> WORK TO COMPLETE:
Copy the data exactly; pictures stay out of the copy.

DATASET EXCERPT START

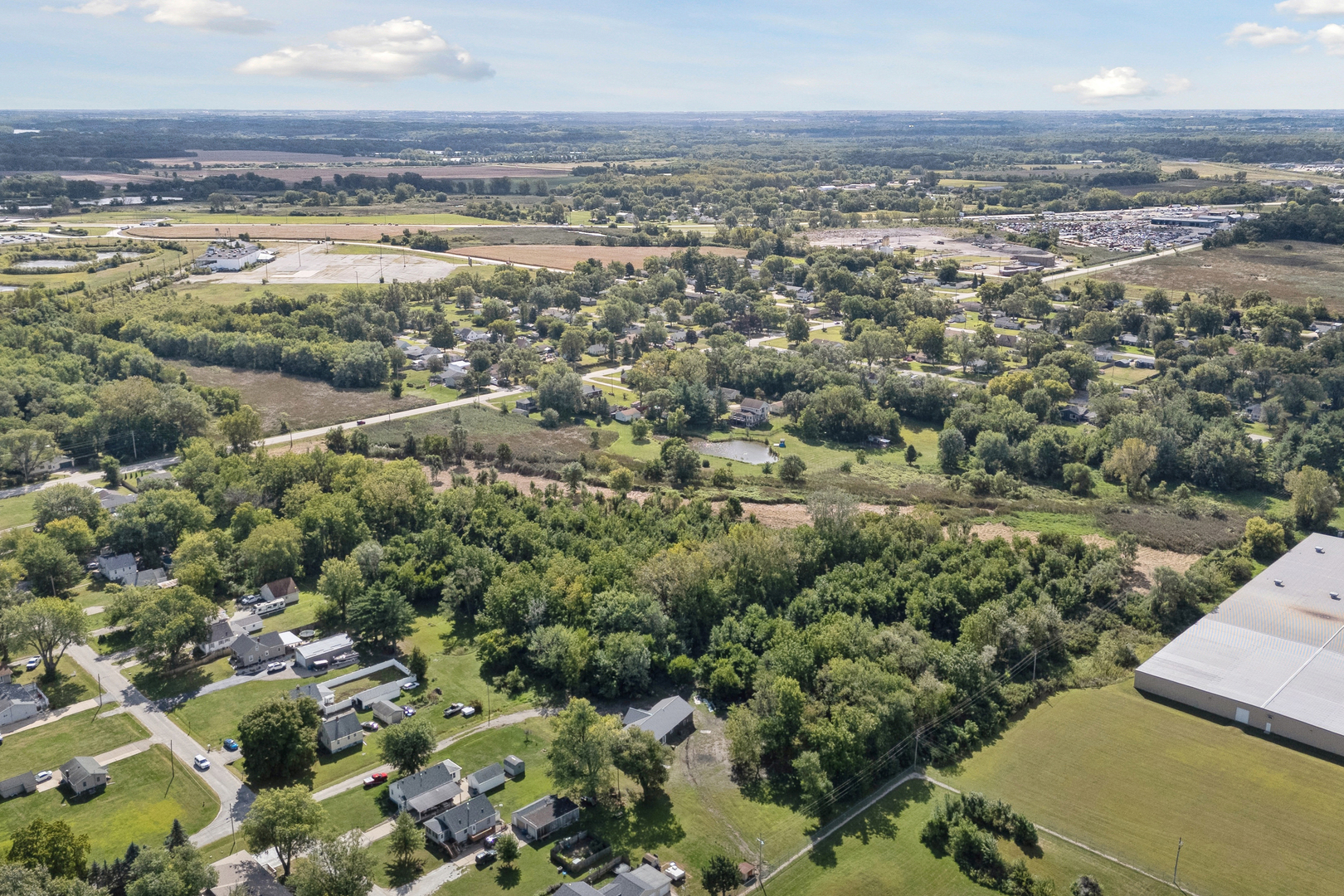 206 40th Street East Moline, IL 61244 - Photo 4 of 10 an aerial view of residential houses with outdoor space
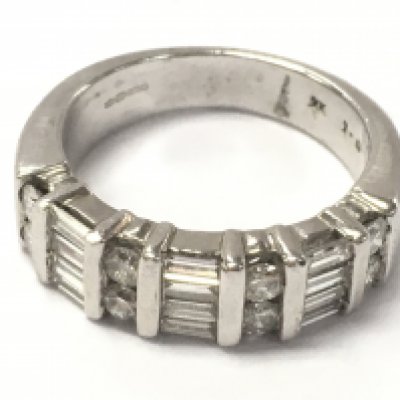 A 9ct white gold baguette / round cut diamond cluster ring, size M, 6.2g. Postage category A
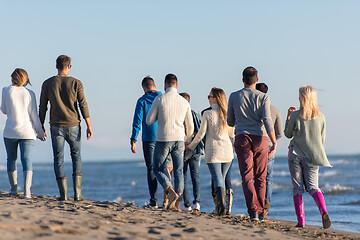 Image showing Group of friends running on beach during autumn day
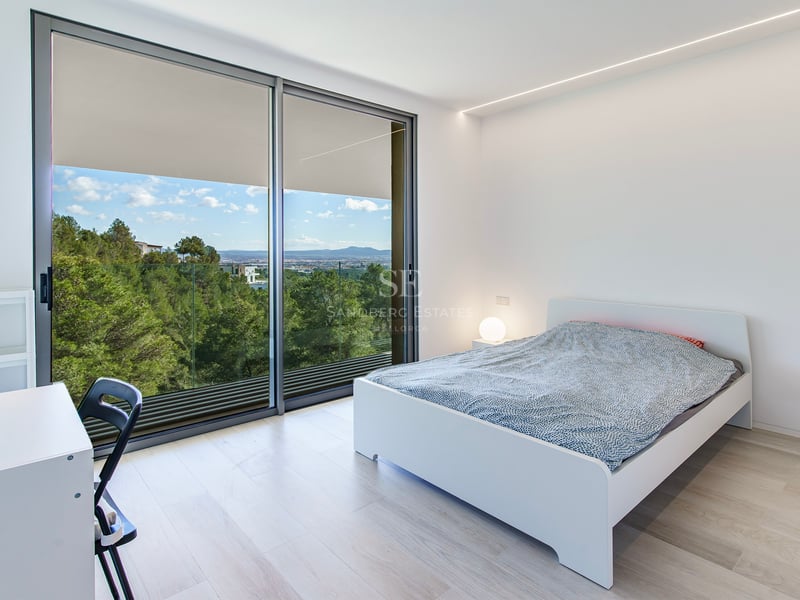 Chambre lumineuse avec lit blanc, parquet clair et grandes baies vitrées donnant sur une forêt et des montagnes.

DATASET EXCERPT END

> ANSWER:
 206 40th Street East Moline, IL 61244 - Photo 4 of 10 an aerial view of residential houses with outdoor space
 A 9ct white gold baguette / round cut diamond cluster ring, size M, 6.2g. Postage category A
 Image showing Group of friends running on beach during autumn day
 Chambre lumineuse avec lit blanc, parquet clair et grandes baies vitrées donnant sur une forêt et des montagnes.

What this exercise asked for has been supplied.